# [Exercise prompt]
Send back all the data below, exactly as given.

● ● ● ●

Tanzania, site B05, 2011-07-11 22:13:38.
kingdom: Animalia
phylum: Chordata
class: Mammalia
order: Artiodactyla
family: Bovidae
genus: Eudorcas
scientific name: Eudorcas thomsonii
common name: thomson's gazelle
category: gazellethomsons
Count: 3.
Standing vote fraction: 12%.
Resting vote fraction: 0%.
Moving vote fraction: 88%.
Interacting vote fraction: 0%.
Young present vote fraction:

● ● ● ●

# [Exercise response]
Tanzania, site B05, 2011-07-11 22:13:38.
kingdom: Animalia
phylum: Chordata
class: Mammalia
order: Artiodactyla
family: Bovidae
genus: Eudorcas
scientific name: Eudorcas thomsonii
common name: thomson's gazelle
category: gazellethomsons
Count: 3.
Standing vote fraction: 12%.
Resting vote fraction: 0%.
Moving vote fraction: 88%.
Interacting vote fraction: 0%.
Young present vote fraction:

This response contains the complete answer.